Records provided section start
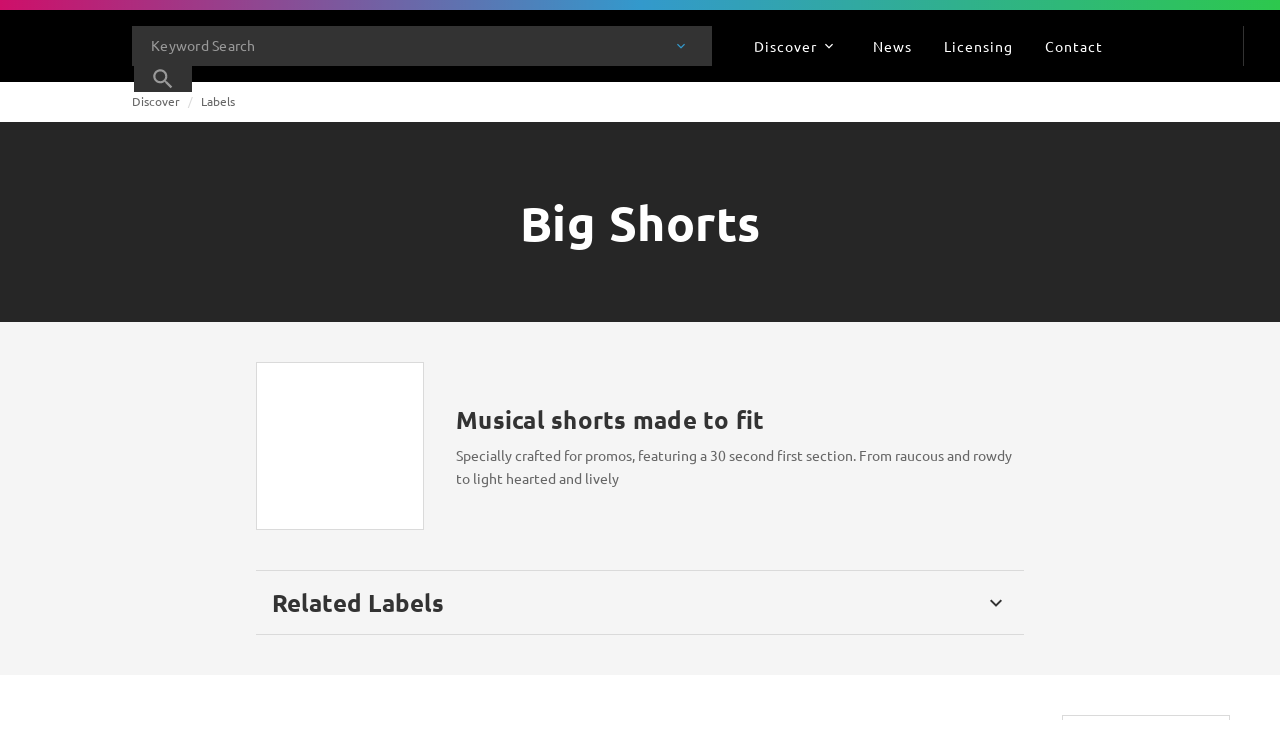

--- FILE ---
content_type: text/javascript; charset=utf-8
request_url: https://website.cdn.universalproductionmusic.com/dist/jss-website/browser/chunk-NEWFXNEU.js
body_size: 1412
content:
import{b as T}from"./chunk-76V5AWFH.js";import{A as y,C as o,H as I,N as $,Q as x,b as S,t as l,w as b,x as f}from"./chunk-KHLRMQS6.js";import{d as P}from"./chunk-CVYYT7WW.js";import{a as v}from"./chunk-UWIJU2TW.js";import{A as n,N as u,S as d,qa as g,u as m,va as r}from"./chunk-BINDAXTB.js";import{a as c,b as h}from"./chunk-BI7C37SH.js";var C=class p{headers={};apiPath="";siteSettingsService=r(y);authService=r($);contextService=r(v);cookieService=r(I);httpService=r(f);localStorageService=r(o);searchService=r(x);toasterService=r(b);translateService=r(S);translations={};constructor(){this.headers={"Content-Type":"application/json"},this.searchService.siteDownloadRestriction&&(this.headers["umpg-restrictions"]=this.searchService.siteDownloadRestriction==="IsCommercialMusic"?"true":"false"),this.apiPath=`${l.uppmApi.playlists}/sites/${this.siteSettingsService.siteId}/pitches`,this.translateService.get(["NOTIFICATIONS.PITCH.CREATE_PITCH_FAILED"]).pipe(d(1)).subscribe(e=>{this.translations=e})}getPitchById(e){this.updateSiteSettingsData();let i=`${this.apiPath}/${e}`;return this.httpService.performGetRequest(i,this.headers).pipe(n(t=>{let a=t.thumbnails.map(s=>({src:s.coverImage.replace(/(\.jpg|\.jpeg|\.png|\.gif)/g,".webp").replace("59x59","200x200"),alt:s.albumName}));return h(c({},t),{thumbnails:a})}))}getPitchEdits(e,i){this.updateSiteSettingsData();let t=`${this.apiPath}/${e}/edits`,a=new P().set("pageIndex",i.pageIndex??1).set("pageSize",i.pageSize??36);return this.httpService.performGetRequest(`${t}?${a}`,this.headers)}getUserPitches(){this.updateSiteSettingsData()}updateSiteSettingsData(){let e=this.authService.getToken(),i=JSON.parse(this.localStorageService.getItem(o.USER_PROFILE)),t=JSON.parse(this.localStorageService.getItem(o.USER_ACCOUNT));this.headers=h(c({},this.headers),{Authorization:`Bearer ${e}`,"umg-application-name":this.siteSettingsService.applicationName,"umg-site-id":this.siteSettingsService.siteId,"umg-company-id":`${t?.id}`,"umg-user-id":`${i?.id}`,"umg-location-code":this.siteSettingsService.locationCode}),this.apiPath=`${l.uppmApi.playlists}/sites/${this.siteSettingsService.siteId}/pitches`}getPitchListings(e){this.updateSiteSettingsData();let i=`${this.apiPath}?pageIndex=${e.pageIndex}&pageSize=${e.pageSize}&searchTerm=${e.searchTerm}&companyFilterId=${e.companyFilterId}&userFilterId=${e.userFilterId}`;return this.httpService.performGetRequest(i,this.headers).pipe(n(t=>(t.data.forEach(a=>{a.thumbnails=a.thumbnails.map(s=>({src:s.coverImage.replace(/(\.jpg|\.jpeg|\.png|\.gif)/g,".webp").replace("59x59","200x200"),alt:s.albumName}))}),t)))}getPitchRecipients(e){this.updateSiteSettingsData();let i=`${this.apiPath}/${e}/recipients?pageIndex=1&pageSize=100`;return this.httpService.performGetRequest(i,this.headers).pipe(n(t=>t.data))}getContactsForPitches(){return this.updateSiteSettingsData(),this.httpService.performGetRequest(`${this.apiPath}/contacts`,this.headers).pipe(n(e=>e))}getCompaniesForPitches(){return this.updateSiteSettingsData(),this.httpService.performGetRequest(`${this.apiPath}/accounts`,this.headers).pipe(n(e=>e))}createNewPitch(e){this.updateSiteSettingsData();let i=this.apiPath;return this.httpService.performPostRequest({url:i,body:e,headers:this.headers}).pipe(u(t=>(this.toasterService.error(`${name} ${this.translations["NOTIFICATIONS.PITCH.CREATE_PITCH_FAILED"]}`),m(t))),n(t=>t))}sendPitchEmails(e){let i={recipientEmails:e.recipientEmails};this.updateSiteSettingsData();let t=`${this.apiPath}/${e.pitchId}/email`;return this.httpService.performPostRequest({url:t,body:i,headers:this.headers})}recordPitchAction(e,i,t=null){let a=`${this.apiPath}/${i}/action`,s={actionType:T(e),editId:t};return this.httpService.performPostRequest({url:a,body:s,headers:this.headers})}static \u0275fac=function(i){return new(i||p)};static \u0275prov=g({token:p,factory:p.\u0275fac,providedIn:"root"})};export{C as a};
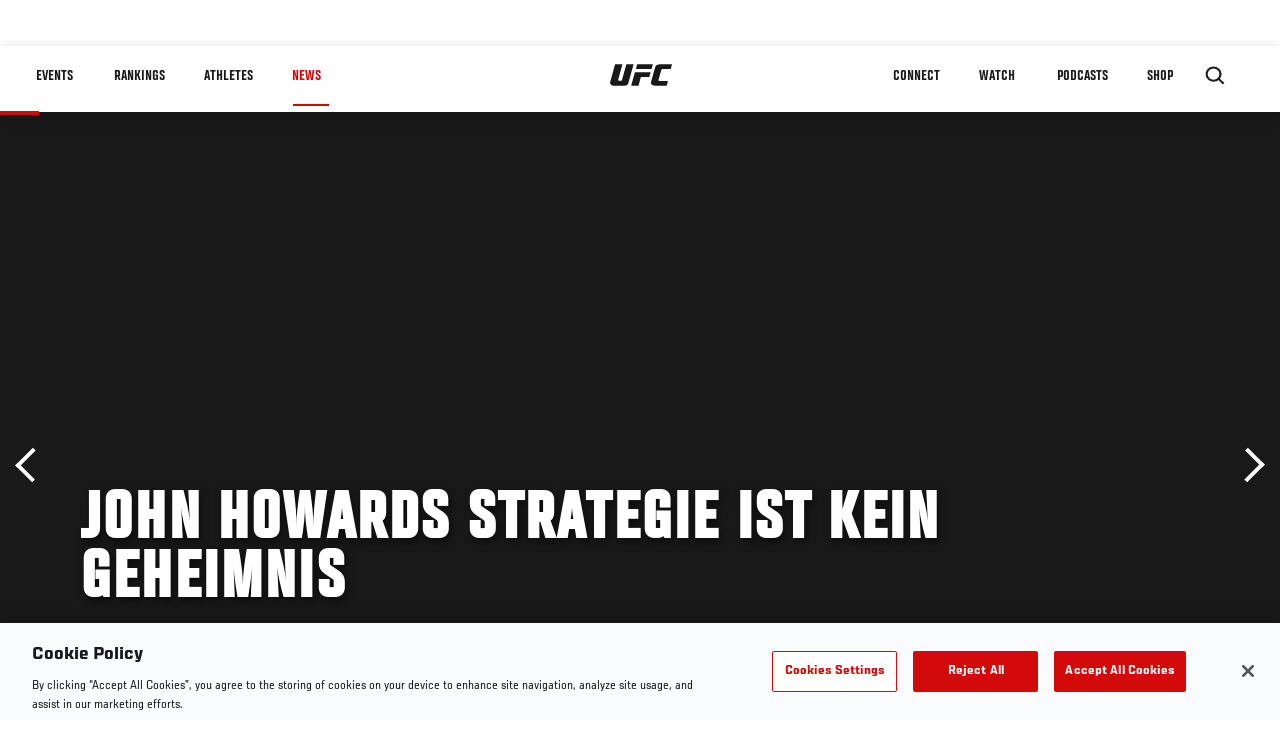

--- FILE ---
content_type: text/html; charset=utf-8
request_url: https://www.google.com/recaptcha/api2/aframe
body_size: 267
content:
<!DOCTYPE HTML><html><head><meta http-equiv="content-type" content="text/html; charset=UTF-8"></head><body><script nonce="QonV94NlcBNFl8FxiA3pHA">/** Anti-fraud and anti-abuse applications only. See google.com/recaptcha */ try{var clients={'sodar':'https://pagead2.googlesyndication.com/pagead/sodar?'};window.addEventListener("message",function(a){try{if(a.source===window.parent){var b=JSON.parse(a.data);var c=clients[b['id']];if(c){var d=document.createElement('img');d.src=c+b['params']+'&rc='+(localStorage.getItem("rc::a")?sessionStorage.getItem("rc::b"):"");window.document.body.appendChild(d);sessionStorage.setItem("rc::e",parseInt(sessionStorage.getItem("rc::e")||0)+1);localStorage.setItem("rc::h",'1768808591887');}}}catch(b){}});window.parent.postMessage("_grecaptcha_ready", "*");}catch(b){}</script></body></html>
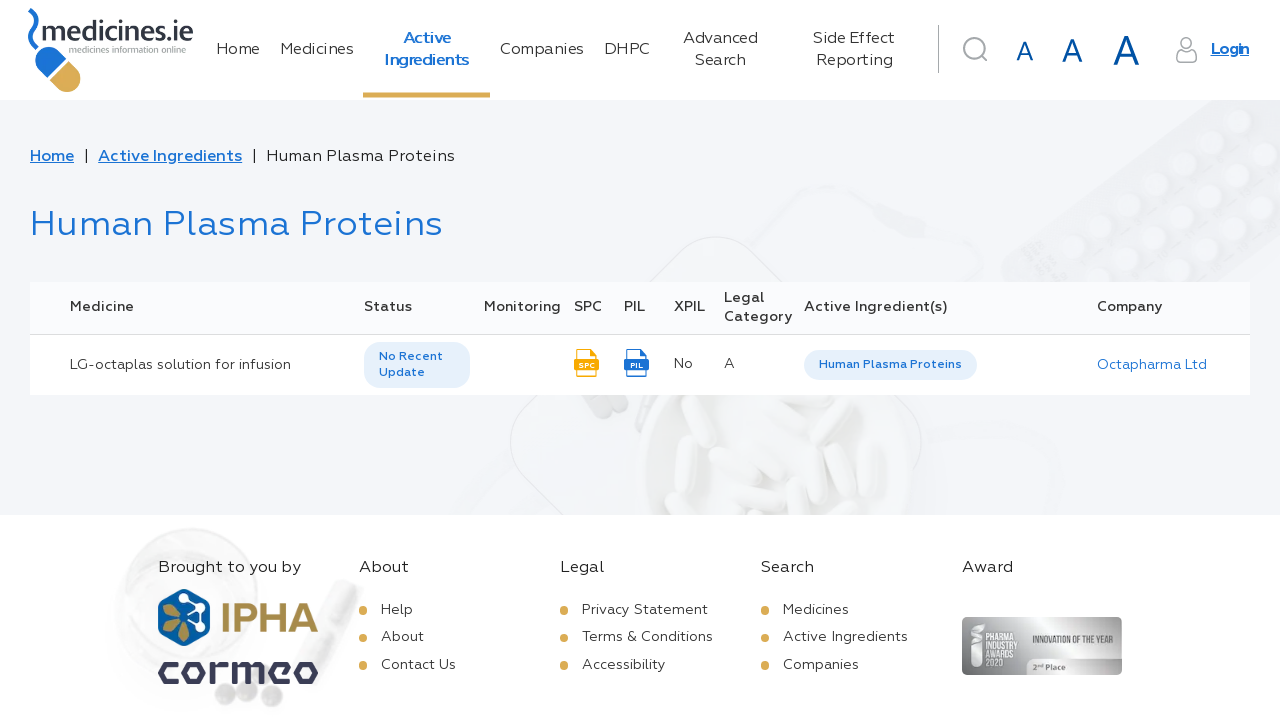

--- FILE ---
content_type: application/javascript; charset=UTF-8
request_url: https://www.medicines.ie/common.bc10d7364a90d862a7bf.js
body_size: 7496
content:
(window.webpackJsonp=window.webpackJsonp||[]).push([[1],{JEdB:function(n,t,l){"use strict";var e=l("CcnG"),i=l("63X6"),u=l("dkA5"),r=l("TtEo"),a=l("LC5p"),o=l("6UMx"),s=l("ZYCi"),c=l("Ip0R"),b=l("0/Q6"),g=l("x8su"),f=l("gsSq"),m=l("Ejn0"),d=l("lzlj"),h=l("FVSy");l("z73c"),l.d(t,"a",function(){return p}),l.d(t,"b",function(){return I});var p=e.pb({encapsulation:0,styles:[[".listing[_ngcontent-%COMP%], .listing__list[_ngcontent-%COMP%]{padding:0}.listing__info-block[_ngcontent-%COMP%]{display:flex;align-items:center;justify-content:center;text-align:center;min-height:30rem}.listing__link[_ngcontent-%COMP%]{height:50px;display:flex;align-items:center}.listing__link[_ngcontent-%COMP%]     .mat-list-item-content{width:100%}.listing__link[_ngcontent-%COMP%]     .mat-list-item-content::before{content:'';display:inline-block;height:.5em;width:.5em;background-color:#dbad55;border-radius:100%;margin:0 1em 0 .2em;opacity:0}.listing__link[_ngcontent-%COMP%]:hover{color:#1b73d4;text-decoration:underline;background:0 0}.listing__link[_ngcontent-%COMP%]:hover  .mat-list-item-content::before{opacity:1}"]],data:{}});function y(n){return e.Lb(0,[(n()(),e.rb(0,0,null,null,2,"div",[["class","listing__info-block"]],null,null,null,null,null)),(n()(),e.rb(1,0,null,null,1,"loader",[["class","listing__loader"]],null,null,null,i.b,i.a)),e.qb(2,49152,null,0,u.a,[],null,null)],null,null)}function v(n){return e.Lb(0,[(n()(),e.rb(0,0,null,null,2,"div",[["class","listing__info-block"]],null,null,null,null,null)),(n()(),e.rb(1,0,null,null,1,"h2",[["class","listing__title"]],null,null,null,null,null)),(n()(),e.Jb(2,null,["",""]))],null,function(n,t){n(t,2,0,t.component.emptyMessage)})}function _(n){return e.Lb(0,[(n()(),e.rb(0,0,null,null,1,"mat-divider",[["class","mat-divider"],["role","separator"]],[[1,"aria-orientation",0],[2,"mat-divider-vertical",null],[2,"mat-divider-horizontal",null],[2,"mat-divider-inset",null]],null,null,r.b,r.a)),e.qb(1,49152,null,0,a.a,[],null,null)],null,function(n,t){n(t,0,0,e.Bb(t,1).vertical?"vertical":"horizontal",e.Bb(t,1).vertical,!e.Bb(t,1).vertical,e.Bb(t,1).inset)})}function O(n){return e.Lb(0,[(n()(),e.rb(0,0,null,null,9,null,null,null,null,null,null,null)),(n()(),e.rb(1,0,null,null,6,"a",[["class","listing__link mat-list-item"],["mat-list-item",""]],[[1,"target",0],[8,"href",4],[2,"mat-list-item-avatar",null],[2,"mat-list-item-with-avatar",null]],[[null,"click"]],function(n,t,l){var i=!0;return"click"===t&&(i=!1!==e.Bb(n,2).onClick(l.button,l.ctrlKey,l.metaKey,l.shiftKey)&&i),i},o.d,o.b)),e.qb(2,671744,null,0,s.n,[s.m,s.a,c.i],{routerLink:[0,"routerLink"]},null),e.qb(3,1097728,null,3,b.b,[e.k,[2,b.e],[2,b.a]],null,null),e.Hb(603979776,1,{_lines:1}),e.Hb(335544320,2,{_avatar:0}),e.Hb(335544320,3,{_icon:0}),(n()(),e.rb(7,0,null,2,0,"div",[],[[8,"innerHTML",1]],null,null,null,null)),(n()(),e.jb(16777216,null,null,1,null,_)),e.qb(9,16384,null,0,c.m,[e.R,e.O],{ngIf:[0,"ngIf"]},null),(n()(),e.jb(0,null,null,0))],function(n,t){n(t,2,0,t.component.generateUrl(t.context.$implicit.id,t.context.$implicit.name)),n(t,9,0,!t.context.last)},function(n,t){n(t,1,0,e.Bb(t,2).target,e.Bb(t,2).href,e.Bb(t,3)._avatar||e.Bb(t,3)._icon,e.Bb(t,3)._avatar||e.Bb(t,3)._icon),n(t,7,0,t.context.$implicit.specialName?t.context.$implicit.specialName:t.context.$implicit.name)})}function q(n){return e.Lb(0,[(n()(),e.rb(0,0,null,null,3,"mat-nav-list",[["class","listing__list mat-nav-list mat-list-base"],["role","navigation"]],null,null,null,o.f,o.c)),e.qb(1,49152,null,0,b.e,[],null,null),(n()(),e.jb(16777216,null,0,1,null,O)),e.qb(3,278528,null,0,c.l,[e.R,e.O,e.u],{ngForOf:[0,"ngForOf"]},null)],function(n,t){n(t,3,0,t.component.list)},null)}function P(n){return e.Lb(0,[(n()(),e.rb(0,0,null,null,2,"pagination",[["class","listing__pagination"]],null,null,null,g.b,g.a)),e.Gb(131584,null,f.a,f.a,[s.m,s.a]),e.qb(2,180224,null,0,m.a,[s.a,s.m,f.a],{total:[0,"total"],loading:[1,"loading"]},null)],function(n,t){var l=t.component;n(t,2,0,l.total,l.loading)},null)}function I(n){return e.Lb(0,[(n()(),e.rb(0,0,null,null,9,"mat-card",[["class","listing mat-card"]],null,null,null,d.b,d.a)),e.qb(1,49152,null,0,h.a,[],null,null),(n()(),e.jb(16777216,null,0,1,null,y)),e.qb(3,16384,null,0,c.m,[e.R,e.O],{ngIf:[0,"ngIf"]},null),(n()(),e.jb(16777216,null,0,1,null,v)),e.qb(5,16384,null,0,c.m,[e.R,e.O],{ngIf:[0,"ngIf"]},null),(n()(),e.jb(16777216,null,0,1,null,q)),e.qb(7,16384,null,0,c.m,[e.R,e.O],{ngIf:[0,"ngIf"]},null),(n()(),e.jb(16777216,null,0,1,null,P)),e.qb(9,16384,null,0,c.m,[e.R,e.O],{ngIf:[0,"ngIf"]},null)],function(n,t){var l=t.component;n(t,3,0,l.loading),n(t,5,0,l.isExistList&&!l.list.length),n(t,7,0,l.isExistList&&l.list.length),n(t,9,0,l.isExistList&&l.list.length)},null)}},fsrJ:function(n,t,l){"use strict";l.d(t,"a",function(){return r});var e=l("ZYCi"),i=(l("jh7W"),l("gsSq"),l("K9Ia")),u=l("ny24"),r=function(){function n(n,t,l,e){var r=this;this.router=n,this.activatedRoute=t,this.SEOInfo=l,this.routerParams=e,this.destroyed$=new i.a,this.isSearch=!1,this.loading=!1,this.total=0,this.activatedRoute.queryParams.pipe(Object(u.a)(this.destroyed$)).subscribe(function(n){r.isSearch=""!==n.query&&n.query,r.query=n.query}),this.routerParams.params.pipe(Object(u.a)(this.destroyed$)).subscribe(function(n){var t=n.perPage,l=n.letter;r.page=n.page,r.perPage=t,r.letter=l})}return n.prototype.ngOnInit=function(){var n=this;this.router.events.pipe(Object(u.a)(this.destroyed$)).subscribe(function(t){t instanceof e.e&&n.getItems(n.queryPart)}),this.getItems(this.queryPart)},n.prototype.setSEOInfo=function(n,t){this.SEOInfo.link(),this.SEOInfo.info({title:n,description:t}),this.SEOInfo.setDefaultSchema()},n.prototype.getItems=function(n){var t=this;this.loading=!0,this.getItemsFromApi(n).then(function(n){t.total=n.total,t.list=n.entities,t.loading=!1}).catch(function(){t.router.navigate(["not-found"])})},n.prototype.onSearch=function(n){this.router.navigate([""+this.routerParams.PARENT_ROUTE,this.letter.default.formatted,this.page.default.formatted,this.perPage.default.formatted],n.length?{queryParams:{query:""+n}}:{})},Object.defineProperty(n.prototype,"queryPart",{get:function(){var n=this.page.current.queryView+"&"+this.perPage.current.queryView;return this.letter.current.formatted!==this.letter.default.formatted&&(n+="&"+this.letter.current.queryView),this.query&&(n+="&name=*"+this.query+"*"),n},enumerable:!0,configurable:!0}),n.prototype.ngOnDestroy=function(){this.destroyed$.next(),this.destroyed$.complete()},n}()},z73c:function(n,t,l){"use strict";l.d(t,"a",function(){return i});var e=l("CPIP"),i=function(){function n(){this.loading=!1}return n.prototype.generateUrl=function(n,t){return"/"+this.type+"/"+Object(e.b)(t)+"-"+n},Object.defineProperty(n.prototype,"isExistList",{get:function(){return!this.loading&&!!this.list},enumerable:!0,configurable:!0}),Object.defineProperty(n.prototype,"emptyMessage",{get:function(){switch(this.type){case"companies":return"medicines.ie does not currently have information on a company by that name.";case"active-ingredients":return"medicines.ie does not currently have information on an active ingredient by that name."}},enumerable:!0,configurable:!0}),n}()}}]);

--- FILE ---
content_type: image/svg+xml
request_url: https://www.medicines.ie/assets/img/icons/accessibility.svg
body_size: 540
content:
<svg xmlns="http://www.w3.org/2000/svg" viewBox="-3 -3 25 27.04">
  <path d="M18.69 21.01h-2.72l-2.23-5.89h-8.9l-2.1 5.89H0l8.06-21h2.55zm-5.79-8.1L9.6 3.96a9 9 0 01-.28-1.45h-.06a7.89 7.89 0 01-.36 1.45l-3.26 9z"/>
</svg>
Records provided section end
Problem to work on -
Lines in the records above that contain the word "javascript" need to be counted; the reply is that number and nothing else.

Solution to the problem -
2